Announcing the SHNH Natural History Book Prize (Thackray Medal) longlist

We are delighted to announce the longlist nominations for the SHNH Natural History Book Prize (John Thackray Medal), awarded for the best book published on the history or bibliography of natural history in the preceding two years.

We send our warmest congratulations to all authors and publishers.

The Redouté brothers: Masters of scientific illustration in Paris
Hans Walter Lack, James A. Compton & Martin W. Callmander. Muséum National d’Histoire Naturelle. 2024. 822pp. ISBN 9782383270201.

Night Magic: Adventures Among Glowworms, Moon Gardens, and Other Marvels of the Dark
Leigh Ann Henion. Algonquin Books. 2024. 336pp. ISBN-13 9781643753362.

The Rhinoceros of South Asia
L. C. (Kees) Rookmaaker. Brill Imprint. 2024. 836pp.  ISBN 978-90-04-54488-8.

The Vasculum or Botanical Collecting Box Symbol of the Nineteenth-Century Botanist, Now an Obsolete Relic
Régine Fabri. National Botanic Garden of Belgium. 2024. 269pp. ISBN 9783823618201.
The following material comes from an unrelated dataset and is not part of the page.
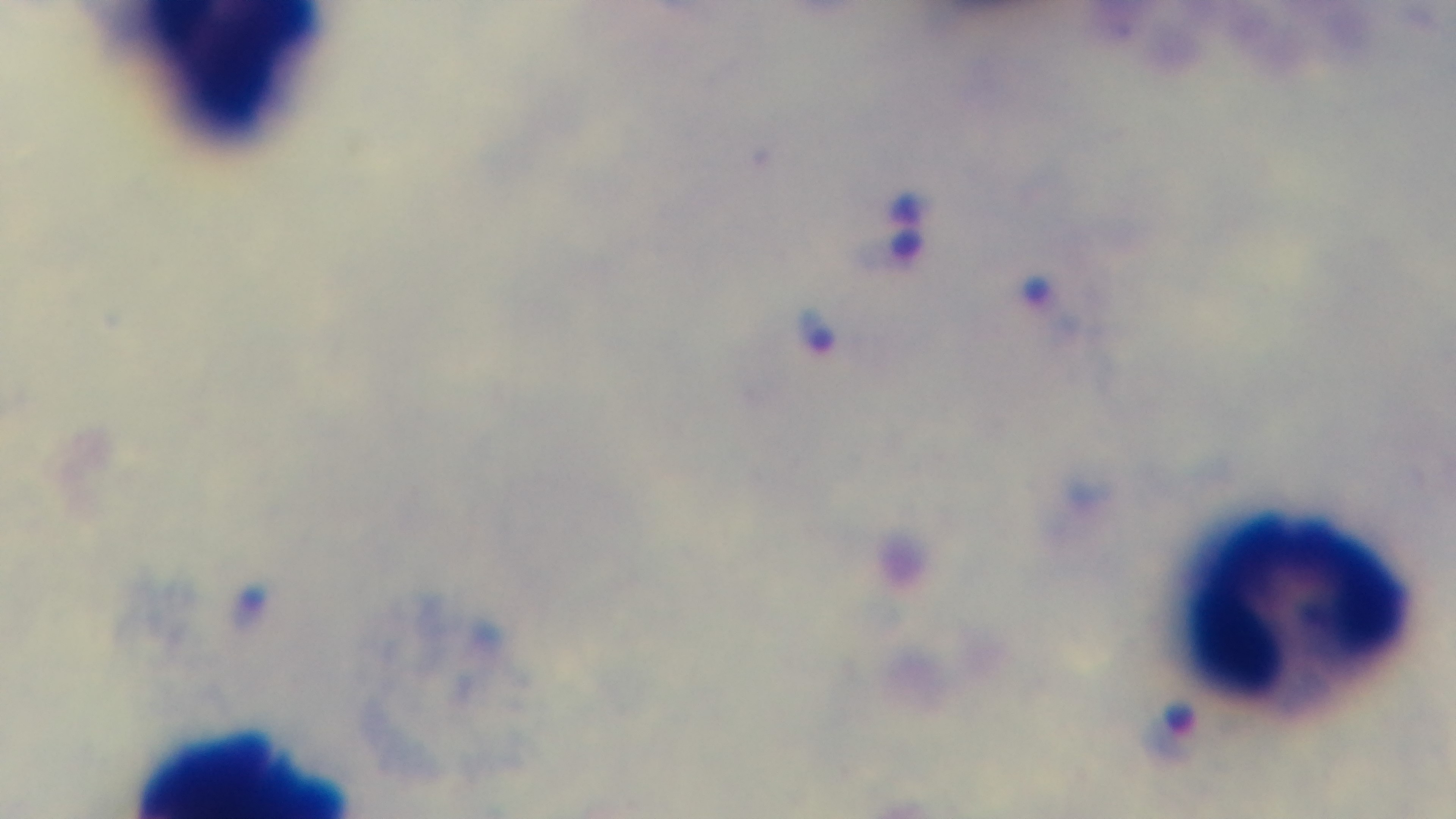

A thick smear.

Single field of view. Photomicrograph. Oil-immersion objective, 100x. Captured with a mounted 4K digital camera. Malaria status: positive. Giemsa stain.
Philip Henry Gosse. A biography
Douglas Wertheimer. Brethren Archivists and Historians Network. 2024. 754pp. ISBN 139781739128326.

Botanical Icons: Critical Practices of Illustration in the Premodern Mediterranean
Andrew Griebeler. University of Chicago Press. 2024. 344pp. ISBN 978022682679.

The Unnatural Trade Slavery, Abolition, and Environmental Writing, 1650-1807
Brycchan Carey. Yale University Press. 2024. 280pp. ISBN 9780300224412.

More on the titles below


The Redouté brothers: Masters of scientific illustration in Paris
Hans Walter Lack, James A. Compton & Martin W. Callmander. Muséum National d’Histoire Naturelle. 2024. 822pp. ISBN 978-2-38327-020-1.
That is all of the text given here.